I agree the PPSA is very important. However, I'm a bit hesitant to ascribe too much of the low share price level to it. The PPSA has been an outstanding item for over 2 years and the share price climbed to very high levels despite it. The continual delays in signing it have gotten more worrisome over time and per Scott, several forms of alternative funding are dependent upon it being signed. I would probably put PPSA as fifth on my list. The share price is way too low imo, but if I were to speculate on other investors reasons' for not buying, I would prioritize them as follows:
- Unwillingness of investors to purchase shares on market due to frequent below market capital raises at a discount of 25% to 35% (after accounting for the value of free options). As the share price has continued to fall on relatively low volume, the argument that many large investors were participating in capital raises to flip the shares onto retail has grown in likelihood imo. Why aren't the sophisticated investors who participated at 13c, 20c, etc. buying like mad at 6c? The low volume indicates they almost certainly aren't. You could argue that they're waiting for a capital raise but why not also buy on market? The recent capital raises have been oversubscribed with investors only getting a portion of their request. For these reasons, I think there are probably very few, if any, large institutional investors buying based on fundamentals and valuation. This leaves it up to retail to support the share price, many of whom feel betrayed by these below market capital raises.
- Lack of funding
- Many retail investors are over-extended in their Invictus position and aren't willing to devote more money to it.

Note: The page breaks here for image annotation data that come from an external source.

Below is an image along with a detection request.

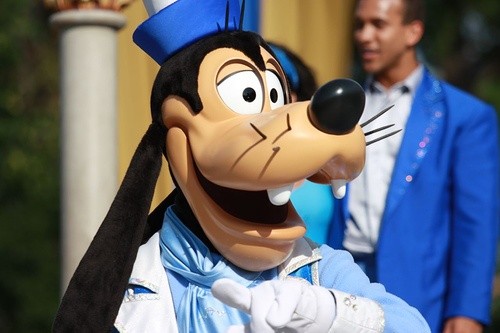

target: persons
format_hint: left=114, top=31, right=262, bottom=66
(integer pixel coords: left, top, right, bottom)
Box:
left=320, top=0, right=500, bottom=333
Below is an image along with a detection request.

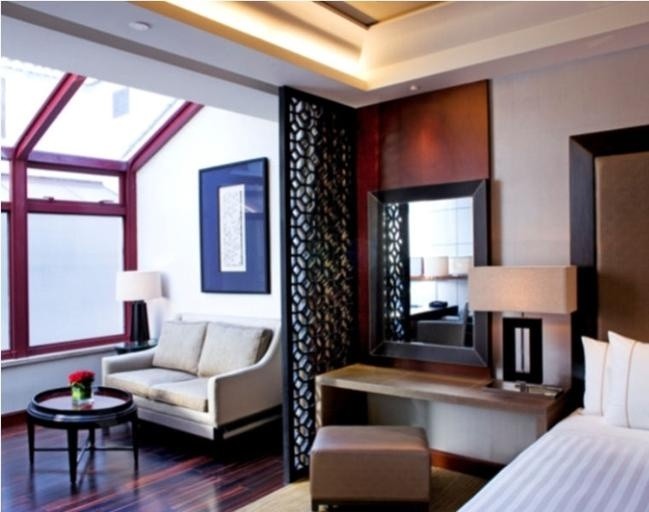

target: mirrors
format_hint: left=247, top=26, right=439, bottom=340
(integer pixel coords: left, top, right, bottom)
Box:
left=365, top=175, right=493, bottom=368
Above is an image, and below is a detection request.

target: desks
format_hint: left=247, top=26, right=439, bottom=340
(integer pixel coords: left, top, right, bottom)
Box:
left=312, top=362, right=570, bottom=442
left=410, top=304, right=459, bottom=341
left=116, top=338, right=158, bottom=353
left=26, top=384, right=141, bottom=495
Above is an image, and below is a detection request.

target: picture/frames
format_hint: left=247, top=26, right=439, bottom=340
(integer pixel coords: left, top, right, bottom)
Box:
left=196, top=155, right=271, bottom=295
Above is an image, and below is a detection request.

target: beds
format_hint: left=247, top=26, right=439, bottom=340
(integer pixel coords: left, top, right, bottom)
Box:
left=454, top=123, right=648, bottom=512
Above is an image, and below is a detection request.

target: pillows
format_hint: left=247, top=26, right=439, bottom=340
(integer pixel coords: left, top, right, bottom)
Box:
left=605, top=330, right=648, bottom=429
left=198, top=320, right=274, bottom=377
left=151, top=318, right=208, bottom=375
left=577, top=335, right=609, bottom=415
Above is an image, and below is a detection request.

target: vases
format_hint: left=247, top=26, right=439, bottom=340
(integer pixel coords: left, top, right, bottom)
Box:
left=70, top=382, right=94, bottom=405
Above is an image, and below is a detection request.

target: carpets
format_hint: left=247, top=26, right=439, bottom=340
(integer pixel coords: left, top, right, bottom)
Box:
left=234, top=464, right=487, bottom=512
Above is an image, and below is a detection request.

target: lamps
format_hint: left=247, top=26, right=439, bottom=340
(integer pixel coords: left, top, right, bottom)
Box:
left=114, top=268, right=162, bottom=343
left=424, top=254, right=450, bottom=307
left=409, top=256, right=423, bottom=308
left=468, top=263, right=578, bottom=385
left=449, top=255, right=473, bottom=309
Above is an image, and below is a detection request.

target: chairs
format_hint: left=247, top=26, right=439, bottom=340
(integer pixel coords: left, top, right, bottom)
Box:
left=416, top=300, right=469, bottom=345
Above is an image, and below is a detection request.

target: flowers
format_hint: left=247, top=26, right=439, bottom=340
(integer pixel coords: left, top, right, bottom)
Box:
left=68, top=370, right=96, bottom=383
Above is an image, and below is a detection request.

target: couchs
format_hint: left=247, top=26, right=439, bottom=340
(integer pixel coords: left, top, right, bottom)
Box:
left=99, top=311, right=282, bottom=452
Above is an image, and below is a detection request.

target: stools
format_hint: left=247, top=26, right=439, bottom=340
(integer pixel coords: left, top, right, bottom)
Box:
left=308, top=422, right=435, bottom=512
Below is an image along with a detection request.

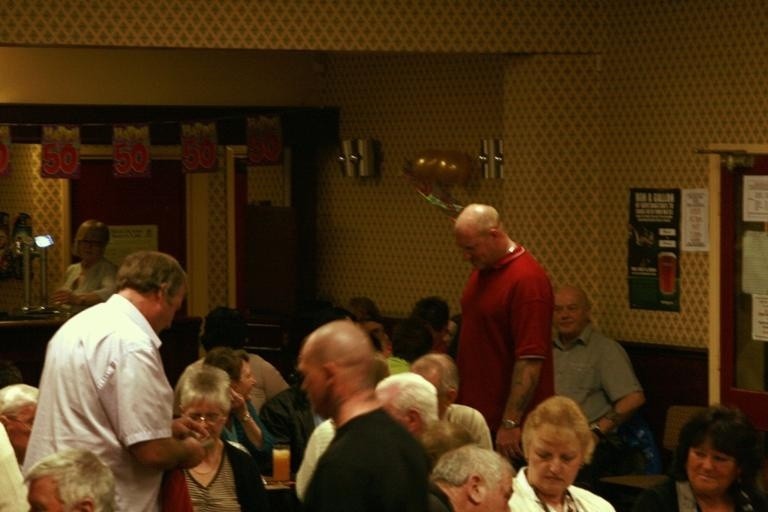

- Net pay below market expectations (I think market expectations were too high; 35m seems decent to me. The Venus oil discovery in Namibia is one of the largest of the 21st century and only has 84m of net pay but a huge square footage. It's rumored to have more net pay but 84m is the official number in the discovery announcement)
- Lack of PPSA
- Concerns about reservoir quality
- Concern that operational issues (tool failures, sidetracks, etc) will continue to blow out well budgets.
My top two reasons are funding related so to the extent that the lack of PPSA is heavily affecting our ability to raise funds, I can see the argument that PPSA is the root cause of the low share price. This still raises the question of why it's having such a big effect on the share price post discovery since it's been an issue for years. I'm sure there are many other reasons that I'm not thinking of but those are my best guesses. There's some I left off the list cause it was getting too long (such as general sovereign risk, trust in management, etc). Tax loss selling is another big factor atm but is more of a positive feedback effect than a root cause.
The true test will come once the PPSA is signed and we can see the share price reaction. My wild guess is a 20% to 30% bump in the share price upon announcement (this assumes the PPSA is announced in a standalone announcement and not with other significant news). I very well could be underestimating the PPSA's significance though. If I were to ask myself how much of a premium I would be willing to pay on the current share price if I knew with certainty the PPSA would be signed on favorable terms, I would say 20%. I'm fairly confident it will be signed though so my premium might be lower than most people's.